PHILADELPHIA (Reuters) - A museum on Thursday unveiled a rare copy of the Emancipation Proclamation, a document signed in 1863 by President Abraham Lincoln declaring the end of slavery in the United States.
The document is one of about 24 known copies to survive out of 48 that were originally printed. It was acquired on behalf of The National Constitution Center museum from an unnamed private collector.
“This is one of the rarest, most valuable, most significant documents in history,” president of the non-profit museum Joseph Torsella told a news conference. “With the possible exception of the Declaration of Independence, no document has had a more profound impact on the American vision of liberty.”

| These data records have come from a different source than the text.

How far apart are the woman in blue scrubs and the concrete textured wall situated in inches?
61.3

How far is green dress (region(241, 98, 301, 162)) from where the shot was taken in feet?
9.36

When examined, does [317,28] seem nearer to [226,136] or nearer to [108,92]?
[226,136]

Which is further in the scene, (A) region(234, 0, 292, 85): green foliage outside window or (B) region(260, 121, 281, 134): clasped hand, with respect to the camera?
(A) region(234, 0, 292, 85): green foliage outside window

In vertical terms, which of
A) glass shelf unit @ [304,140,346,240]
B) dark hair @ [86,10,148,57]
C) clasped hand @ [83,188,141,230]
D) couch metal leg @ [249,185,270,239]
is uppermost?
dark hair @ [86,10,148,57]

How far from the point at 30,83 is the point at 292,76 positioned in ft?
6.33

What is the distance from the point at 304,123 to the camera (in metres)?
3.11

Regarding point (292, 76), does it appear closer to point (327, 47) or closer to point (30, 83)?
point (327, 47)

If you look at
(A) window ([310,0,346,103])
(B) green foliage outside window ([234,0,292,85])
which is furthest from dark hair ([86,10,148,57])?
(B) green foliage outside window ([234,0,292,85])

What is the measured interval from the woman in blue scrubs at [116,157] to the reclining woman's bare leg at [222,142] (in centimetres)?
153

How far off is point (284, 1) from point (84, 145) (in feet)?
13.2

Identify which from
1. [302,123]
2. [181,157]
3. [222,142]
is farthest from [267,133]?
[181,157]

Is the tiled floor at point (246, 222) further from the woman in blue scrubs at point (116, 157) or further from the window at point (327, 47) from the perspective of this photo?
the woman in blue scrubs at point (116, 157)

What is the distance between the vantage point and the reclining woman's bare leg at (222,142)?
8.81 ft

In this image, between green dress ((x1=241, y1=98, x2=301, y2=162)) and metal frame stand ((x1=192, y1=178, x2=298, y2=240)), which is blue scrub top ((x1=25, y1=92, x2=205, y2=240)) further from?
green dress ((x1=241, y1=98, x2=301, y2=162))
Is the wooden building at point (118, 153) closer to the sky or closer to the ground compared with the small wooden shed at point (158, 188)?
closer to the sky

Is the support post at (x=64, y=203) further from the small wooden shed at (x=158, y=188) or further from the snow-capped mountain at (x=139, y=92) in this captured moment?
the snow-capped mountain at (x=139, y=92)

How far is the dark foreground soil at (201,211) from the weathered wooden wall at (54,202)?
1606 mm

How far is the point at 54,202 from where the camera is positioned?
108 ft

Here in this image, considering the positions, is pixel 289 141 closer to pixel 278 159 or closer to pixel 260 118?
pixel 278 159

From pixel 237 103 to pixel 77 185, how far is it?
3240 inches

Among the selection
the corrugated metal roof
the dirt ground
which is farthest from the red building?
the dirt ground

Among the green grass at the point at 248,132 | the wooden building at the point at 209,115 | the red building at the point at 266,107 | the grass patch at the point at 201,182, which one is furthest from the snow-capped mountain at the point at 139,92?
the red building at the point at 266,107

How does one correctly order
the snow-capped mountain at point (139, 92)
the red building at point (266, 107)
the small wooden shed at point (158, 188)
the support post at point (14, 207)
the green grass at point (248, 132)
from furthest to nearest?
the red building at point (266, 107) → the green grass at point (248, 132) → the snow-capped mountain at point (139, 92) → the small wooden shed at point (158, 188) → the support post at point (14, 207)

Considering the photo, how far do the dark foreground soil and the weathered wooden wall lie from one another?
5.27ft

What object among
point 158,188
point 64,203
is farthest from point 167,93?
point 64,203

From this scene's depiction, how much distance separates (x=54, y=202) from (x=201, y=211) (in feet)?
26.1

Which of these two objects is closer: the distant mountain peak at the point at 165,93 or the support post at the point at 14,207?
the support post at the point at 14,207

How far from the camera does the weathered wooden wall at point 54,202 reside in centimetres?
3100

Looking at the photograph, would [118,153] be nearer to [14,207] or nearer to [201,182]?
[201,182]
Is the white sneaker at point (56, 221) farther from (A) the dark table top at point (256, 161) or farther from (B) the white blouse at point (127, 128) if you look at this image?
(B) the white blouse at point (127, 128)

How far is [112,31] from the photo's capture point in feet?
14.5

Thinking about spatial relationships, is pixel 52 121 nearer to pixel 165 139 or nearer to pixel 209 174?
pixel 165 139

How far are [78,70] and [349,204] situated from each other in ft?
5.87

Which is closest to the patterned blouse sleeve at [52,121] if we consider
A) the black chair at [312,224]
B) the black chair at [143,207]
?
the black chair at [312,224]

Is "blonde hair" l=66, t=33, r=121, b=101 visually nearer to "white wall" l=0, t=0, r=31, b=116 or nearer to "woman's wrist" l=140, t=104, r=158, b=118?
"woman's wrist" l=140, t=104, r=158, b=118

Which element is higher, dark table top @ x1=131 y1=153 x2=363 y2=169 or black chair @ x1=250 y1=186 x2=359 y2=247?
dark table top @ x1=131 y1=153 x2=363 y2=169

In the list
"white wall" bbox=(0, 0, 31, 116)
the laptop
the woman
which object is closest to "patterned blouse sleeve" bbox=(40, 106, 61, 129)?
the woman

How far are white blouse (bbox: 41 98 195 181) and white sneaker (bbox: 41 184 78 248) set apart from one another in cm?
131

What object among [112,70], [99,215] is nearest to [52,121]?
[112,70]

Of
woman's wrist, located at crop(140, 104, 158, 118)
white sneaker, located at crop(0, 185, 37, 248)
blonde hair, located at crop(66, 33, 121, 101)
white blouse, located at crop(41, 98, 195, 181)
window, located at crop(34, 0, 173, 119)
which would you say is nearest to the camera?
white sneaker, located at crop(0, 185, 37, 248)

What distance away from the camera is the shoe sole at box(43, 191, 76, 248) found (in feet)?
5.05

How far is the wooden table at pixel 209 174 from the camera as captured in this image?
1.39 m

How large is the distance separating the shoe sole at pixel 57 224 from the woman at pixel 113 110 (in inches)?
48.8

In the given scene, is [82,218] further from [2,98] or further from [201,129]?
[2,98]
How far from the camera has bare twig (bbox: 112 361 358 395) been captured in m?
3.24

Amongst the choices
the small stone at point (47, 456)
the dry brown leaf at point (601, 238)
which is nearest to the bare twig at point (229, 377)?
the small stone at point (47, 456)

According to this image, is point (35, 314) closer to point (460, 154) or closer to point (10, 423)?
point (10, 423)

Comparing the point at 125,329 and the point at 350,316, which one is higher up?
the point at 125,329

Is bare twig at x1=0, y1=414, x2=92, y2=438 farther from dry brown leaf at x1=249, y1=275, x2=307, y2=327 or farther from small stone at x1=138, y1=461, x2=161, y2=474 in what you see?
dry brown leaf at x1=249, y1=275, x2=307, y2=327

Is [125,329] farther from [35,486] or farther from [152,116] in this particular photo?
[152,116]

Torsella declined to say how much was paid for the document, saying only that it was a “very significant sum.” It was acquired by board member Steven Galbraith and will be on loan to the museum, where it will be on display until 2017.
Lincoln signed the proclamation on January 1, 1863, two years into the American Civil War, and in so doing authorized the freeing of slaves in rebel states.
The document contains the entire text of the proclamation and was originally intended for sale at a Philadelphia fair in 1864 to raise money for sick and wounded soldiers. Each copy, with Lincoln’s original signature, sold for $10 at the time.
The document will be on display for the final 10 days of February to mark Black History Month and then be withdrawn before going back on show this summer.